When poet Jessica Traynor and actor Stephen Rea created Correspondences, giving voice to the experiences of people living in Direct Provision centres, not only did we review it, but we ran a feature about the making of it.

This week, to mark Australia Day, we published a significant essay by Felicity Plunkett on Australia's First Nations poets, reflecting the burgeoning success of Indigenous writers there and, incidentally, our commitment to diversity. As it is a feature, not a review, however, it would not have registered in the MEAS report. Likewise, Ian Duhig's interview with Sinéad Morrissey from 2017, to mark her winning of the Forward Prize. Or this news feature marking Raymond Antrobuswinning the Rathbones Folio Prize. Or this feature devoted to Rachael Hegarty's collection of poems addressing the Dublin bombings in 1974, May Day 1974, published by Salmon Poetry.

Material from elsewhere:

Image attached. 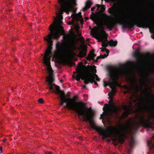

Or consider these three surveys of Irish poets' favourite love poems to mark St Valentine's Day: 'Take your clothes off': Poets reveal their favourite love poems; Love poems: 'For one night only naked in your arms' – 14 poets pick their favourites; and Valentine's Day: Impress them with these love poems. Of the 46 poets invited to contribute, 25 are women.

In the years covered in this report, we have also greatly expanded our coverage of poetry online, broadening and deepening our engagement. None of this is considered worthy of note. Take, as a random sample, this 2015 essay by Doireann Ní Ghriofa on the inspiration for her collection, Clasp; this 2016 feature by Mary O'Malley on her collection, Playing the Octopus (Carcanet); this 2017 article by poet and critic Martina Evans on love poetry and love stories; this 2018 interview with Sydney-based poet Anne Casey; and this 2019 article by Jenny Farrell about The Children of the Nation: An Anthology of Working People's Poetry from Contemporary Ireland, which she edited.

WH Auden may not have foreseen this report’s particular use of statistics when he wrote his commencement address for graduating Harvard students, Under Which Lyre, a poem which poked fun at quantity-measuring approaches to art, and life: “Thou shalt not sit / With statisticians nor commit / A social science”. However, he – and most readers of poetry – would understand the problem of reading poetry from a populist, levelling perspective, which sets aside national and international reputation and achievement, and dismisses the painstaking discussion about quality and value, alongside the obvious editorial concern with representation, which inform our critics’ choices.

The report never acknowledges the absolute bedrock of literary criticism, which is selection on merit. Nor does it acknowledge that The Irish Times is a commercial organisation that has to have one eye on popular interest and appeal. It goes so far as to question how often we have reviewed Paul Muldoon, for example. It may as well have questioned why Seamus Heaney gets so much attention. It also questions the disproportionate amount of reviews of Gallery Press titles to the detriment of what they describe in Stakhanovite terms as “highly productive presses”. The answer is simple: because Gallery publishes many of our finest poets, such as Eiléan Ní Chuilleanáin; Nuala Ní Dhomhnaill; Medbh McGuckian; Vona Groarke; Derek Mahon; Ciaran Carson; and Muldoon.

The Irish Times takes pride in our commitment to poetry, which is reflected not only in our reviews but in features and interviews too; in the original poem we publish each week; the poems we publish each month as part of our New Irish Writing; and the annual 'Irish Times' Poetry Now award, presented as part of Mountains to Sea dlr book festival. We welcome all feedback; we do not claim to be perfect; but we do not recognise how we have been portrayed in this report. Of all the national newspapers in Ireland, The Irish Times is the only one to devote the considerable resources and attention required to cover poetry well. To have been singled out in this report is, I suppose, a backhanded compliment. Since it is the only one that it pays us, I suppose we shall have to take it.